Un verre explosa, faisant tourner tous les regards sur l'objet et la Dhampir bondit de sa chaise, son pieu en main. Harry soupira en se passant une main sur le visage.
« Reparo, » murmura-t-il en passant une main au-dessus du verre brisé.
Ce dernier se répara en une demi-seconde sous les yeux surpris et écarquillés de ses invités. Harry les regarda deux secondes en secouant la tête d'un air las.
« Si vous êtes surpris par cela, je me demande quelle tête vous ferez quand vous verrez quelqu'un à califourchon sur un balai. »
Harry soupira.
« Ecoutez, vous venez de gâcher notre journée.
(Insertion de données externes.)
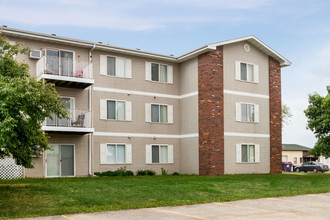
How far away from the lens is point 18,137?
1227 cm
Je vais vous demander de partir et de revenir un autre jour. Et je vous interdis d'en parler à Vasilissa Dragomir ou à Dimitri Belikov. Rose prendra contact avec eux quand elle sera prête à les affronter. »
« Vous ne pouvez pas nous forcer à quoi que ce soit. »
« Vous seriez étonnés de savoir tout ce que je peux faire avec la magie, » ricana le sorcier. « Je pense que vous savez où est la porte. Revenez un autre jour, s'il vous plait. »
Ainsi, les deux invités non désirés repartirent un peu de mauvaise humeur et Harry monta les escaliers pour rejoindre sa compagne dans la chambre.